Leave out any picture and return the remaining listing below exactly as given.

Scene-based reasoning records
----------------------------------------

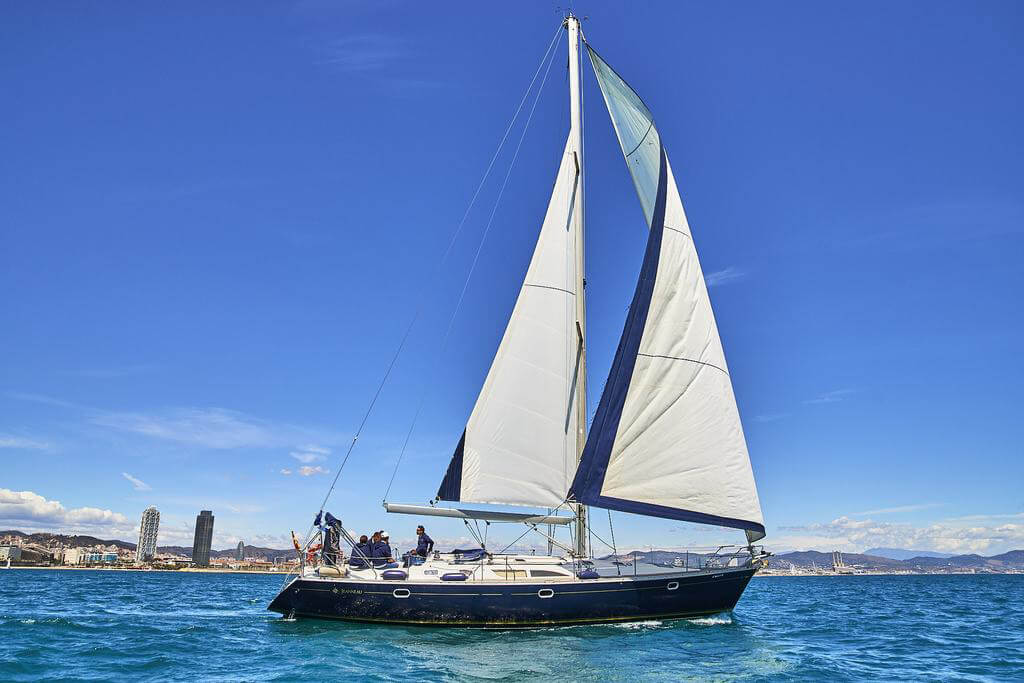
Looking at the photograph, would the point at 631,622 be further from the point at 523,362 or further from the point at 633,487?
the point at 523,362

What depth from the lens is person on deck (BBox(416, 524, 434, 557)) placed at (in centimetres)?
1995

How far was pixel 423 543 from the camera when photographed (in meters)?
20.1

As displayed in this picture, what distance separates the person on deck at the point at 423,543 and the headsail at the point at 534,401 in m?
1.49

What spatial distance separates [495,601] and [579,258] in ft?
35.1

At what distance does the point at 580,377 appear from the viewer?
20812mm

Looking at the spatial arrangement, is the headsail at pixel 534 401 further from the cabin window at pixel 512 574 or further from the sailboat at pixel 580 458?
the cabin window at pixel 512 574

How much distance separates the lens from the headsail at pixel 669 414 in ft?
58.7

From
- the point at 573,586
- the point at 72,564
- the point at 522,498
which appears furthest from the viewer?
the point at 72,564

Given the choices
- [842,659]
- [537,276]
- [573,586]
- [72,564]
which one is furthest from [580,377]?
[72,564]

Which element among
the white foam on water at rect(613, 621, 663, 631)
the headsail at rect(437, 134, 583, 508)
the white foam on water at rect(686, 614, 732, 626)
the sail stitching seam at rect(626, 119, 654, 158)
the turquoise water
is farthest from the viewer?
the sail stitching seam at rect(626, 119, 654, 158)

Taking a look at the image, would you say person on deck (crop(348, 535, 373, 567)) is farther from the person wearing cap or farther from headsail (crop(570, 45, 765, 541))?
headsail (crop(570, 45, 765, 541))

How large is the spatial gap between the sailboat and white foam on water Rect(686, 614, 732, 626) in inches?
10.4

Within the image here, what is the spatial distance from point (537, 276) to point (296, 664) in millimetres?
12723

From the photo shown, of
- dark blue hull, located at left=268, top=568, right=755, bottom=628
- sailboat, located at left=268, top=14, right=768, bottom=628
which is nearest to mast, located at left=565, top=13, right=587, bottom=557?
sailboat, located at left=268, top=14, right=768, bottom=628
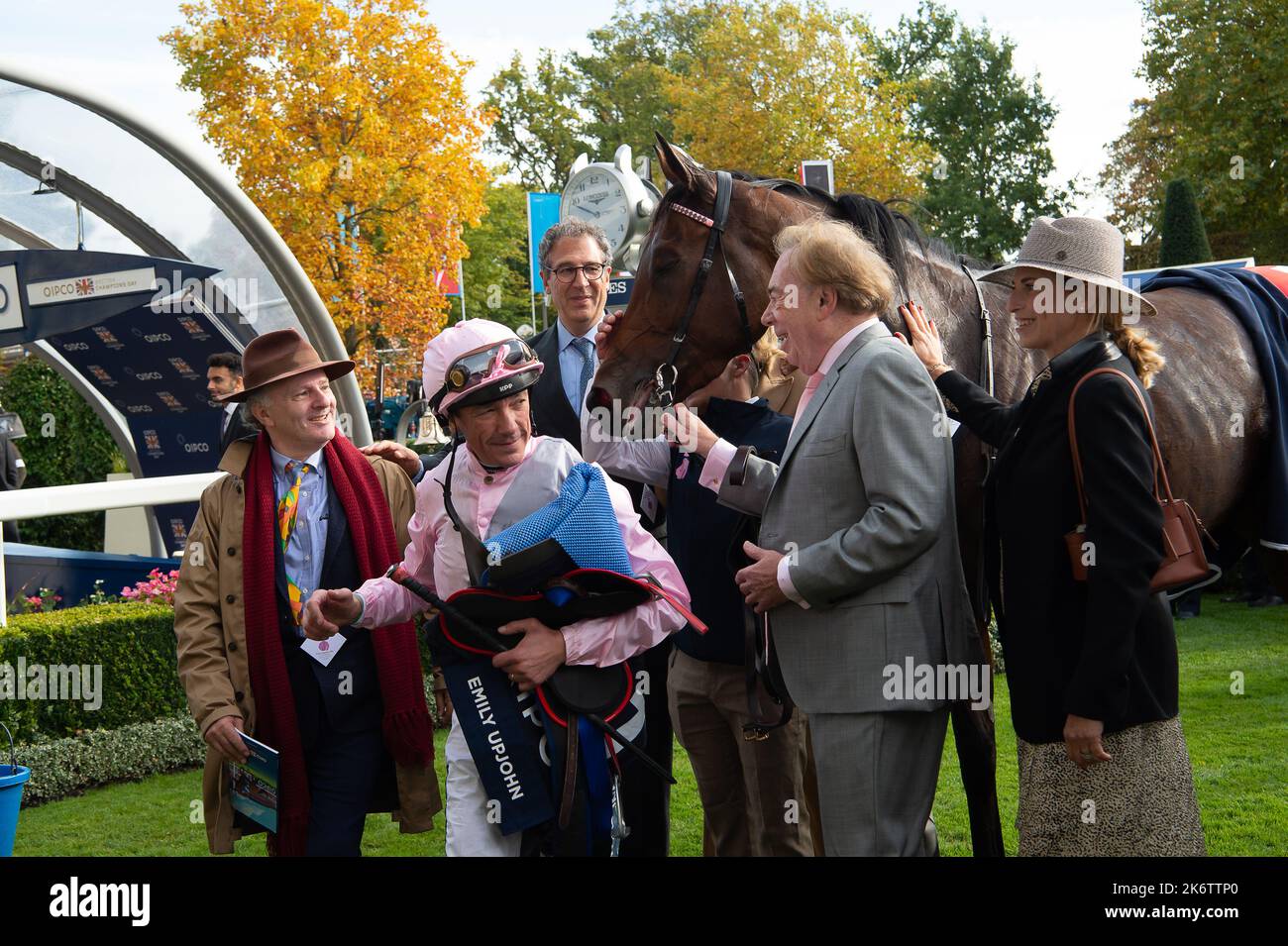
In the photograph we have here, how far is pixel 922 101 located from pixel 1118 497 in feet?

----------------------------------------

- Result for this task:
Looking at the photograph, would the point at 631,622 be further from the point at 523,362 or further from the point at 633,487?
the point at 523,362

What depth from the lens is person on deck (BBox(416, 524, 434, 557)) placed at (in centimetres)?
1995

How far was pixel 423 543 from the camera when photographed (in meters)?
20.1

As displayed in this picture, what distance separates the person on deck at the point at 423,543 and the headsail at the point at 534,401 in m?
1.49

What spatial distance separates [495,601] and [579,258] in ft?
35.1

At what distance does the point at 580,377 appear from the viewer?
20812mm

Looking at the spatial arrangement, is the headsail at pixel 534 401 further from the cabin window at pixel 512 574 or further from the sailboat at pixel 580 458?
the cabin window at pixel 512 574

How much distance separates the lens from the headsail at pixel 669 414 in ft?
58.7

From
- the point at 573,586
- the point at 72,564
- the point at 522,498
which appears furthest from the viewer?
the point at 72,564

Given the choices
- [842,659]
- [537,276]
- [573,586]
- [72,564]
which one is furthest from [580,377]?
[72,564]

Which element among
the white foam on water at rect(613, 621, 663, 631)
the headsail at rect(437, 134, 583, 508)
the white foam on water at rect(686, 614, 732, 626)
the sail stitching seam at rect(626, 119, 654, 158)
the turquoise water
is farthest from the viewer?
the sail stitching seam at rect(626, 119, 654, 158)

Taking a look at the image, would you say person on deck (crop(348, 535, 373, 567)) is farther from the person wearing cap or farther from headsail (crop(570, 45, 765, 541))?
headsail (crop(570, 45, 765, 541))

How large is the spatial gap between the sailboat and white foam on water Rect(686, 614, 732, 626) in inches?
10.4

Within the image here, what is the spatial distance from point (537, 276) to point (296, 664) in millimetres?
12723

From the photo shown, of
- dark blue hull, located at left=268, top=568, right=755, bottom=628
- sailboat, located at left=268, top=14, right=768, bottom=628
which is nearest to mast, located at left=565, top=13, right=587, bottom=557?
sailboat, located at left=268, top=14, right=768, bottom=628
In the photograph we have here, how far is pixel 922 101 located from pixel 1118 497 in feet?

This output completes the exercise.